Stick to Your Schedule
When we have a schedule for slumber, we tend to sleep better. That may mean resetting our sleep clock, so to speak. If you wake up often or don’t get tired at regular hours, try doing a 16-hour fast. This can help our bodies re-establish our circadian rhythm. Go to bed and wake at the same hour each day; routine will make it easier to rest regularly. Start by adjusting your schedule by 30 minutes a day for optimum efficiency. Devote time each evening to relaxation without technology. Don’t use your phone or watch TV, as the light and stimulation can keep us up. These small adjustments may lead to large change down the line.
Eat for Sleep
What you eat and when can have a direct impact on the quality of your sleep. Make sure your meals are spread throughout the day. This should keep you from feeling overly hungry at night and, as a result, eating a heavy meal or snacking before bed. Avoid any foods or drinks that can cause an upset stomach, as this can interrupt your sleep. Reduce your sugar, caffeine, and alcohol. If you do need a nibble before turning in, have a complex carb to boost sleepiness. Milk and a bite full of B vitamins can also help us feel ready for bed.
Reduce Your Stress
Our stress levels can keep us up at all hours of the night. Your mind may run over the same things again and again. Your heart may pound without warning, or your muscles might be tense. These are all indications you need to let go of stress. This is easier said than done, but it helps to incorporate relaxation into your nightly routine.

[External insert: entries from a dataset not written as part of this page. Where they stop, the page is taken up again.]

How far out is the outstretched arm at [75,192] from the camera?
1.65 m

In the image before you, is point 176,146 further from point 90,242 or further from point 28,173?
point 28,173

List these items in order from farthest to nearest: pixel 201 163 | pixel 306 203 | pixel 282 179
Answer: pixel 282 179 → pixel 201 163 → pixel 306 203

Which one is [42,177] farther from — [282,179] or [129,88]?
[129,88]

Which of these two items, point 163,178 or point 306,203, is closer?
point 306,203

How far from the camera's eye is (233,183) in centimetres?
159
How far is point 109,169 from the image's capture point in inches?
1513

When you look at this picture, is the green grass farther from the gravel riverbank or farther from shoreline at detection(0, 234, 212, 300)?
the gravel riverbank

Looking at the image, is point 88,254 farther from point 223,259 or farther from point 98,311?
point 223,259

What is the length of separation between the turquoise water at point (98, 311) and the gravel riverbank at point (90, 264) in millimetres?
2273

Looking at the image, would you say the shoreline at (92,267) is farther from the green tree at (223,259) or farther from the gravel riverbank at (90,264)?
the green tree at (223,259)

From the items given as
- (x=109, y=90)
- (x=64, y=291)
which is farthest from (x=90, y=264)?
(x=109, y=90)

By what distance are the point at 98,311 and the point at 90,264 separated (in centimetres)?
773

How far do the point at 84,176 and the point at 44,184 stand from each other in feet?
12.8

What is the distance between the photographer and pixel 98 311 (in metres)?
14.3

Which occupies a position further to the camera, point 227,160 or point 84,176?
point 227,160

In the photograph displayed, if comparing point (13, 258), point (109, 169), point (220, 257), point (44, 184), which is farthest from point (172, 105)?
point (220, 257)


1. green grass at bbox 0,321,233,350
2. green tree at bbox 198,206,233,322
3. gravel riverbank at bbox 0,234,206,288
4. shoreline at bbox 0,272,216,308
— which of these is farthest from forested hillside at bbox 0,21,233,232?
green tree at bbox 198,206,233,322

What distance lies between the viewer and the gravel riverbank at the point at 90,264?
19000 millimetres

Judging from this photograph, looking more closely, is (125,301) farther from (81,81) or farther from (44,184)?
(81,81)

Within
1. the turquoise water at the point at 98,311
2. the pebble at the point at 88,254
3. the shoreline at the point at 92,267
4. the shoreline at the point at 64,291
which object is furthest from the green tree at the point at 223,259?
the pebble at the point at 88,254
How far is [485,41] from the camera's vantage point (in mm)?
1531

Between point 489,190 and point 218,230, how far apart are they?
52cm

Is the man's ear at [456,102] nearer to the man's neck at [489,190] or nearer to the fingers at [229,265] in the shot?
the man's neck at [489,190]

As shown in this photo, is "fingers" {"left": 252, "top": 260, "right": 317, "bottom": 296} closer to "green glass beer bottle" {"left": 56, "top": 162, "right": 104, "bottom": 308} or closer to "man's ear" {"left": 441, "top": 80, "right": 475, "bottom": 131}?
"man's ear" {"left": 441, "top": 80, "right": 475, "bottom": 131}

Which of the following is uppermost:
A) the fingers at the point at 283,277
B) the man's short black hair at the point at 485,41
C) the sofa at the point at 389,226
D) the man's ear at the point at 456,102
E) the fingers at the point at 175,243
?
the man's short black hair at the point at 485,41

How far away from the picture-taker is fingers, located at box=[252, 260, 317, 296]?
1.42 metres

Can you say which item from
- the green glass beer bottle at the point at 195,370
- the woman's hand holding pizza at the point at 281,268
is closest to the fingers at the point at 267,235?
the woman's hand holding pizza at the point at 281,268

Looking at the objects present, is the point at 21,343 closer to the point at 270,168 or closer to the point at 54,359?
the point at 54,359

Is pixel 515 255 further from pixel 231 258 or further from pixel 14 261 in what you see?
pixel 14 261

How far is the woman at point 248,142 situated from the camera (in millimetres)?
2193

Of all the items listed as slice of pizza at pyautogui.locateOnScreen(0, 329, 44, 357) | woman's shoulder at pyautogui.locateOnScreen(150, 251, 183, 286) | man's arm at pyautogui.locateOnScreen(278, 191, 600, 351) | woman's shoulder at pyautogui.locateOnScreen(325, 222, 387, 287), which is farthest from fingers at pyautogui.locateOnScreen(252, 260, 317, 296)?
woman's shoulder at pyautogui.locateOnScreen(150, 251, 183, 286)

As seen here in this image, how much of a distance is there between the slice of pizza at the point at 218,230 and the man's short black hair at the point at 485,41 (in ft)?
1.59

Take a hot shower or a long bath, drink herbal tea, and read a good novel before bed. If you can, write in a journal to get negative thoughts out of your head. It can be anything, as long as it makes you feel relieved and relaxed.
We all want to keep our looks youthful and be energetic each day. Although we might hate to admit it, so-called “beauty sleep” is necessary for both. Thankfully, with a few tweaks, a new mattress, and stress reduction, we can sleep like a baby every night.